Optimization Algorithms in R – returning model fit metrics

Introduction

A colleague had asked me if I knew of a way to obtain model fit metrics, such as AIC or r-squared, from the optim() function. First, optim() provides a general-purpose method of optimizing an algorithm to identify the best weights for either minimizing or maximizing whatever success metric you are comparing your model to (e.g., sum of squared error, maximum likelihood, etc.). From there, it continues until the model coefficients are optimal for the data.

To make optim() work for us, we need to code the aspects of the model we are interested in optimizing (e.g., the regression coefficients) as well as code a function that calculates the output we are comparing the results to (e.g., sum of squared error).

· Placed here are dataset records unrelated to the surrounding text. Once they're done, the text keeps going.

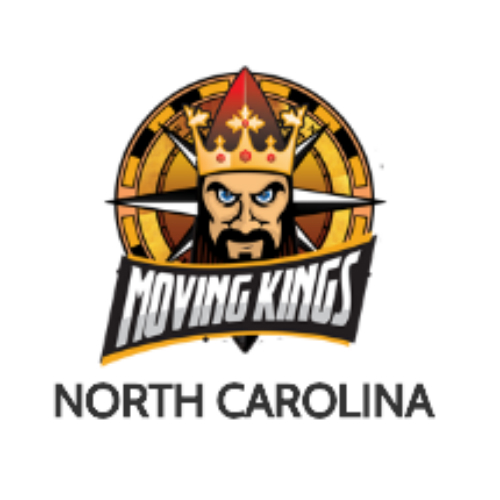movingkingsnc LOGO 500x500 JPEG.jpg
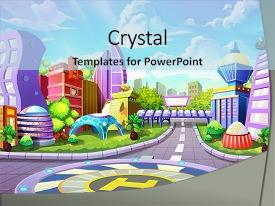 Cool new slide deck with artwork concept illustration realistic cartoon backdrop and a  colored foreground.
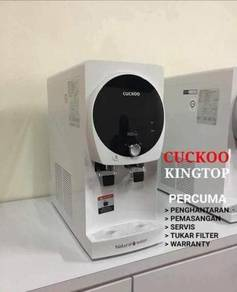 CUCKOO Penapis Air Water Filter Serdang 96WGW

Before we get to model fit metrics, let’s walk through how optim() works by comparing our results to a simple linear regression. I’ll admit, optim() can be a little hard to wrap your head around (at least for me, it was), but building up a simple example can help us understand the power of this function and how we can use it later on down the road in more complicated analysis.

Data

We will use data from the Lahman baseball data base. I’ll stick with all years from 2006 on and retain only players with a minimum of 250 at bats per season.

library(Lahman)
library(tidyverse)

data(Batting)

df <- Batting %>% 
  filter(yearID >= 2006,
         AB >= 250)

head(df)

 

Linear Regression

First, let’s just write a linear regression to predict HR from Hits, so that we have something to compare our optim() function against.

fit_lm <- lm(HR ~ H, data = df)
summary(fit_lm)

plot(df$H, df$HR, pch = 19, col = "light grey")
abline(fit_lm, col = "red", lwd = 2)

The above model is a simple linear regression model that fits a line of best fit based on the squared error of predictions to the actual values.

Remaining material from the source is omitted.